Her hand dropped down, hanging out from the bottom of the sheet. Douxie took it in his own. "Want a lullaby?" he asked, as Archie poked his head in the open door, then came over to curl up in Douxie's lap.

"Please."

Douxie hummed and thought about it for a moment, then remembered a song he'd workshopped with his band a couple years back. It hadn't quite struck the right tone, so they'd never done anything with it.
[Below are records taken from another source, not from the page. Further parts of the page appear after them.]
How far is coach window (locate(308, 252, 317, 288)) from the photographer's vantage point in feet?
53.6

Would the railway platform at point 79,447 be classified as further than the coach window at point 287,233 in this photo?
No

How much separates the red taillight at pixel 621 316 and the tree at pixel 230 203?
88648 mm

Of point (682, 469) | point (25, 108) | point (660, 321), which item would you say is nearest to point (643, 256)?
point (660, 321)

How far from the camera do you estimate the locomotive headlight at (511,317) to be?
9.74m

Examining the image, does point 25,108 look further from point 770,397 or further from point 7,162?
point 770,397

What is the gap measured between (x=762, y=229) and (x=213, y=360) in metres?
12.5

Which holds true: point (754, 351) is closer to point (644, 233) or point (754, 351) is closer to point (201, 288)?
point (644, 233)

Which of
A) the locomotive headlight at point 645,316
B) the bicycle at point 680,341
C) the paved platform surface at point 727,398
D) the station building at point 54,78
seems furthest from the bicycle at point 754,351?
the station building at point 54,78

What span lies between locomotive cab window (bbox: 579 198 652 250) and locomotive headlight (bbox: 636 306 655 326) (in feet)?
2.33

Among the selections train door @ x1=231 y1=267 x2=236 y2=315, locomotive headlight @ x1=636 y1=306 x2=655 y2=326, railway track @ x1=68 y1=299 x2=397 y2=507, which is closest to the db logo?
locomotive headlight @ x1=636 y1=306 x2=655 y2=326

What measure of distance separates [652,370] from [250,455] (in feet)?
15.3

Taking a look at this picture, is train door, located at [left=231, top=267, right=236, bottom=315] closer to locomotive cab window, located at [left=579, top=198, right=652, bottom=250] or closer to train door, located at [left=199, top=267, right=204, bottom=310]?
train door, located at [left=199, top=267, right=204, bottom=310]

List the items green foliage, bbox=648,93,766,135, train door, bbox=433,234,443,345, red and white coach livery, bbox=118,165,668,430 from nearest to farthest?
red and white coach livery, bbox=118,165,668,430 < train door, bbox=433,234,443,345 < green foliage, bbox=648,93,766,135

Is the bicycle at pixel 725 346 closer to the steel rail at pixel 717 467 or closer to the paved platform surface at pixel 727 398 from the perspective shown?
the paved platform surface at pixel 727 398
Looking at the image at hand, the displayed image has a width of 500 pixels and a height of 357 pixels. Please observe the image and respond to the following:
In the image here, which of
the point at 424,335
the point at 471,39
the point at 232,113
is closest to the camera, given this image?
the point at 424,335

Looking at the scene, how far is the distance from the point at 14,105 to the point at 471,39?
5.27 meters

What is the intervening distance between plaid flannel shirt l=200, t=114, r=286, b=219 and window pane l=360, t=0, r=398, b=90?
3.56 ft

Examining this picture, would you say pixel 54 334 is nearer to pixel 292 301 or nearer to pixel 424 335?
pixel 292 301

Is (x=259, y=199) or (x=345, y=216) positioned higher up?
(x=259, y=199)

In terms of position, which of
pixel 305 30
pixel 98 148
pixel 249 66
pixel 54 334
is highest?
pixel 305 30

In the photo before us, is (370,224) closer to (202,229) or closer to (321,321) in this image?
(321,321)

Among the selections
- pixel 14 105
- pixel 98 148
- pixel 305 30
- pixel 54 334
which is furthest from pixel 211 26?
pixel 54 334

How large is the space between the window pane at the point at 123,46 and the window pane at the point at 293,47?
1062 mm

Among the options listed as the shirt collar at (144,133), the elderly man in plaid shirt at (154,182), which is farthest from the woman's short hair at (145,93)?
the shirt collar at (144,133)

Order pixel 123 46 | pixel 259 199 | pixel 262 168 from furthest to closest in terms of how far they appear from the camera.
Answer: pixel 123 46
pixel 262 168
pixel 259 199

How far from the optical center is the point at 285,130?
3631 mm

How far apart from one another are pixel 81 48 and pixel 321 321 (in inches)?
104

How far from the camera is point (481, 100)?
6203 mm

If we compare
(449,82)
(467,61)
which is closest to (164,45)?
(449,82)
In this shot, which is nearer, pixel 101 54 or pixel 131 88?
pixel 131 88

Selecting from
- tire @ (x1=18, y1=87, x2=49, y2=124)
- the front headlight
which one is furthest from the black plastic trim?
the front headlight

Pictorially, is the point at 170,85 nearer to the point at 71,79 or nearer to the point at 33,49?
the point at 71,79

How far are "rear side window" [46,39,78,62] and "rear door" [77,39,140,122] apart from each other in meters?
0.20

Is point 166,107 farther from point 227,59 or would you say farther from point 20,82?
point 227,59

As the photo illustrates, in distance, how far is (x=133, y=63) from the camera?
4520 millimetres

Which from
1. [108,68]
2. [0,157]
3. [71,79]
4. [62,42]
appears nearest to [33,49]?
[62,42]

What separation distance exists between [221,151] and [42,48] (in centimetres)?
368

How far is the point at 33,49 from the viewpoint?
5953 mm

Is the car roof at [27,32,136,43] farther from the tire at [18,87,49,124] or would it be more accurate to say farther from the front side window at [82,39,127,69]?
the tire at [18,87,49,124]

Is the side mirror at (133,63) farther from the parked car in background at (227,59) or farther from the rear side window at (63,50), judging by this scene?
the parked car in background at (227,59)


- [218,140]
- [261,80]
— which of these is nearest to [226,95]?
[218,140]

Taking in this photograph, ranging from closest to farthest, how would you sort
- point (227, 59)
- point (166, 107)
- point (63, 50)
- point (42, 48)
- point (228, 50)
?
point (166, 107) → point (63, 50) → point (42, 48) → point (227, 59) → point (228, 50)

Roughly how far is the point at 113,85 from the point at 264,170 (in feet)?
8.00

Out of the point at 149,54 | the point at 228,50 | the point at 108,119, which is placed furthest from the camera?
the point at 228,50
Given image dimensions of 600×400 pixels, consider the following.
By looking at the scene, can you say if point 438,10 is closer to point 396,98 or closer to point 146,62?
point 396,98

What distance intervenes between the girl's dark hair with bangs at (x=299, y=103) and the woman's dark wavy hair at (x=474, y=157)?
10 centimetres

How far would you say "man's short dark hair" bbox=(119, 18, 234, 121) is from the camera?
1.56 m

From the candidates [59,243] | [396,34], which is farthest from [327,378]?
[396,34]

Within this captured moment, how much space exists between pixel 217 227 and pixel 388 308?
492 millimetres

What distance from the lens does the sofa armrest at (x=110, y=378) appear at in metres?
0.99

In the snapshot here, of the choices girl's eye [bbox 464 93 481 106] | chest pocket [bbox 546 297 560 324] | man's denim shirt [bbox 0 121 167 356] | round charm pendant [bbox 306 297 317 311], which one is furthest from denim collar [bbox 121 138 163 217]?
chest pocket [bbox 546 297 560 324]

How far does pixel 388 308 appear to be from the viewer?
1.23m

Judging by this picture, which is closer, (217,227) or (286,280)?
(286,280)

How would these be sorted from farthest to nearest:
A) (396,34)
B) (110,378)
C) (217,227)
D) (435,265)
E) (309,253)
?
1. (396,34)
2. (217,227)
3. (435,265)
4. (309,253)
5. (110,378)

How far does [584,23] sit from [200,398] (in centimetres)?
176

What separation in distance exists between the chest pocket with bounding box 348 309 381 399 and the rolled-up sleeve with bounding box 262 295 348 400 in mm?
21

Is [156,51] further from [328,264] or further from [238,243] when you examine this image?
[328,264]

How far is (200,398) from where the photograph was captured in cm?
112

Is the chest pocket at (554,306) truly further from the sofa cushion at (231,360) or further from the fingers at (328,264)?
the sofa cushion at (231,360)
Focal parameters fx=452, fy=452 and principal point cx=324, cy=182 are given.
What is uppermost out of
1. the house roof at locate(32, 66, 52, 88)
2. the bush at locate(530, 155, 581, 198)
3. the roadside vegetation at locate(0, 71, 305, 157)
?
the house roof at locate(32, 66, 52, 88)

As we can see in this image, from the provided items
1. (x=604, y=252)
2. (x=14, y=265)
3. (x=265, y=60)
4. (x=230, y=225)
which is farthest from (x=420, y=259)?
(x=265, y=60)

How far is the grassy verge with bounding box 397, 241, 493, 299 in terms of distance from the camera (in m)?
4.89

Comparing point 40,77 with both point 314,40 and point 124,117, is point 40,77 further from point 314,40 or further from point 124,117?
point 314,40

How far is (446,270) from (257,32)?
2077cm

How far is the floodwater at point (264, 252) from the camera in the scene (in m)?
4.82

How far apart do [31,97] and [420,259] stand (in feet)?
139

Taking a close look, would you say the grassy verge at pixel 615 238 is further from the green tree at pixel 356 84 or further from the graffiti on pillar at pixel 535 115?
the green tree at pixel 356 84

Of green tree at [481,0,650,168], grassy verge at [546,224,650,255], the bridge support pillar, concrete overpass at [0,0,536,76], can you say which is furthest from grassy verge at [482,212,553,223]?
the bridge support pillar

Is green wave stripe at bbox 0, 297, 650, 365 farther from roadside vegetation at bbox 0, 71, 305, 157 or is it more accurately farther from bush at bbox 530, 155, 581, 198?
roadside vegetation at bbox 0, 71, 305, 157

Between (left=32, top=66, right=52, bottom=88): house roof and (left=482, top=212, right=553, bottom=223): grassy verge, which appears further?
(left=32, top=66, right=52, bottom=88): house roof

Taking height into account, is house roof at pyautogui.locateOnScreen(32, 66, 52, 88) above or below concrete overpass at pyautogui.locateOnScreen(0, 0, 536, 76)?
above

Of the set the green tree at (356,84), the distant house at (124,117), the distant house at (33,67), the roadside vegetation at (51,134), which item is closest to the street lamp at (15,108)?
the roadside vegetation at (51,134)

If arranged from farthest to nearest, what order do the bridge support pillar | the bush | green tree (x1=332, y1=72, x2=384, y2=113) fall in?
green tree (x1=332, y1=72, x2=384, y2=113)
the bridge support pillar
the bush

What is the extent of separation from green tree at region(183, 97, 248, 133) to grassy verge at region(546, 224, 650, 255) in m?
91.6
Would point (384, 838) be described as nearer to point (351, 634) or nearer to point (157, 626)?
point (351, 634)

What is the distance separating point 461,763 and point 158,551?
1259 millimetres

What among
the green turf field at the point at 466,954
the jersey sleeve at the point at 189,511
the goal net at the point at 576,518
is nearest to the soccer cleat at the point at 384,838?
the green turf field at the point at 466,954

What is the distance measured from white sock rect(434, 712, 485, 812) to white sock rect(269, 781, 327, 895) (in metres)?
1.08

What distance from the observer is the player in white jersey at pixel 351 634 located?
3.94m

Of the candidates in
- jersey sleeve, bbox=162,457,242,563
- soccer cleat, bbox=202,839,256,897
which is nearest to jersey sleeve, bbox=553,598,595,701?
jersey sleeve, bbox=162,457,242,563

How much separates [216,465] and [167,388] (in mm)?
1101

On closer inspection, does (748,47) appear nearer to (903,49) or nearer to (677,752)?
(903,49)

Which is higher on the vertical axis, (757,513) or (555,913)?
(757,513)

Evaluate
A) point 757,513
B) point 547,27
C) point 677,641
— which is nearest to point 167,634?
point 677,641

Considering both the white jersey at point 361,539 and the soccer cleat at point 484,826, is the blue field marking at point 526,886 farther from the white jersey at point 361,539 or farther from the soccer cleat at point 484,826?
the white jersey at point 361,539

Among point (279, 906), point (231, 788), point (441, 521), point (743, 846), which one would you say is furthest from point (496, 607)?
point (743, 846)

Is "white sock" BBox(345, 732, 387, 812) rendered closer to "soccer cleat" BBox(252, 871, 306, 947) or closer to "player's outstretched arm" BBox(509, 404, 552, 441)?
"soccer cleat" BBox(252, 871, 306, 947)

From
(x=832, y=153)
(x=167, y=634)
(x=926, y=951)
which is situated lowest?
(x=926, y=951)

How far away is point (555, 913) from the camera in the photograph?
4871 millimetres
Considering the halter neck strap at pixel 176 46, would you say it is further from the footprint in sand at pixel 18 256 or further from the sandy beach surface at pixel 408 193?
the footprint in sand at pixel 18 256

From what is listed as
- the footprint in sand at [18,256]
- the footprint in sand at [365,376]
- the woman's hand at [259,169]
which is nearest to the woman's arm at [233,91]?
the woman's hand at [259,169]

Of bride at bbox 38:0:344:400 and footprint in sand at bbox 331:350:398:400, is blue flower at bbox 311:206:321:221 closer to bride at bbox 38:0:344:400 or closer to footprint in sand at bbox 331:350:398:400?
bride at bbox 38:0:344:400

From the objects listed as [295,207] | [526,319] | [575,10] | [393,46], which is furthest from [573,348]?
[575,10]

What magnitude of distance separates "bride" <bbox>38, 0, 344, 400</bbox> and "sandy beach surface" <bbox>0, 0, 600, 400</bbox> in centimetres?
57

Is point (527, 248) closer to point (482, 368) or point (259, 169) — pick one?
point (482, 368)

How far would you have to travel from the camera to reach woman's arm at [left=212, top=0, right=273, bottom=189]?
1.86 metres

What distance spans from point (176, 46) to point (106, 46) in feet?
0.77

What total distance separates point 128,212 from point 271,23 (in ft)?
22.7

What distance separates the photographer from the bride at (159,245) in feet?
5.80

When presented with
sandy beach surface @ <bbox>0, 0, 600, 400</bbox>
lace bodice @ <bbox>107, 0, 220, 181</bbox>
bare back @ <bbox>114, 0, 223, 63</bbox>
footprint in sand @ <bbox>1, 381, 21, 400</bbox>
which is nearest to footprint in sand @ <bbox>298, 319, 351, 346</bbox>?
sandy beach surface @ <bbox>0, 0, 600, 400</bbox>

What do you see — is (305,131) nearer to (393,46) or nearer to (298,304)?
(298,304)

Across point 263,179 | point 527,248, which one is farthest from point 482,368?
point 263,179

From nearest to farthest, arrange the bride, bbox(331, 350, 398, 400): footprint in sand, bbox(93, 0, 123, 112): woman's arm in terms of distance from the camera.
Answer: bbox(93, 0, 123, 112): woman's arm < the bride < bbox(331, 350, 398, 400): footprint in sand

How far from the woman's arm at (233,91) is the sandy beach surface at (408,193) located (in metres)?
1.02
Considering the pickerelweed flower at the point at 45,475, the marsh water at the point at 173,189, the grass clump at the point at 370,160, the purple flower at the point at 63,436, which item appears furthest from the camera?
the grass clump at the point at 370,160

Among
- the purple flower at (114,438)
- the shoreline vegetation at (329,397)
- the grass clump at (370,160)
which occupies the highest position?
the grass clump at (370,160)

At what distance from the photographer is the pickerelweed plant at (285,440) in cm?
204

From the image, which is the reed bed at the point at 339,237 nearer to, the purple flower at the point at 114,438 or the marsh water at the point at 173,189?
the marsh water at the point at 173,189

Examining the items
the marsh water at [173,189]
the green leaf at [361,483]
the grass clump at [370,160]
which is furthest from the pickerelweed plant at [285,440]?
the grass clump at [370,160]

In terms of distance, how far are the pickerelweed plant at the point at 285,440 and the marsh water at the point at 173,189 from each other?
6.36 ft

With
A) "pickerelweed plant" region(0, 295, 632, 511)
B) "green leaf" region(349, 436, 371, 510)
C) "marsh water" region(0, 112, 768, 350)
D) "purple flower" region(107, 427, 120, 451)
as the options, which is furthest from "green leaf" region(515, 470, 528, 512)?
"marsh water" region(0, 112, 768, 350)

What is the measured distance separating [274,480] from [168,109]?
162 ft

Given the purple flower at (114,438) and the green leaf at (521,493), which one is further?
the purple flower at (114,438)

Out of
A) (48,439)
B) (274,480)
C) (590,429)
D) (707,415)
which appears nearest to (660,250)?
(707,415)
But if he softened it, slowed it down...

"The Wailing Woman, she cries all alone," he sang quietly, rearranging notes on the fly. "'Where have all my children gone? Who has stolen them all away?' And she begs, and she cries, and she'll make you pay..."

By the time the song, low and true, full of love and loss and mourning, had finished, Claire's hand was lax in his, her breath even and deep. Douxie smiled and moved her arm to the top of the covers as Archie stretched and jumped from his lap, then stealthed out of the door behind the dragon, closing it gently.

Downstairs, he found pillows on the sofa, sheets tucked in neatly beneath the cushions, and, waiting for him, a blanket at the foot, all the room's curtains drawn closed against morning's inevitable light.

Signs of a mother's love, even if Barbara herself was also already abed.

Smiling, Douxie settled in for the night, curled up against Archie, and turned the lights off, awash in the warmth of knowing that he was loved, and had his loved ones gathered near, all under the same roof for the night.

Perfectly content, he closed his eyes, and fell asleep.


Author's Note: It is reeeaaaaalllly hard to write a Barbara-adopting-Douxie scene that's better than the one in Tales of Arcadia: Heirs to the Arcana over on AO3, so I side-stepped and went a different way.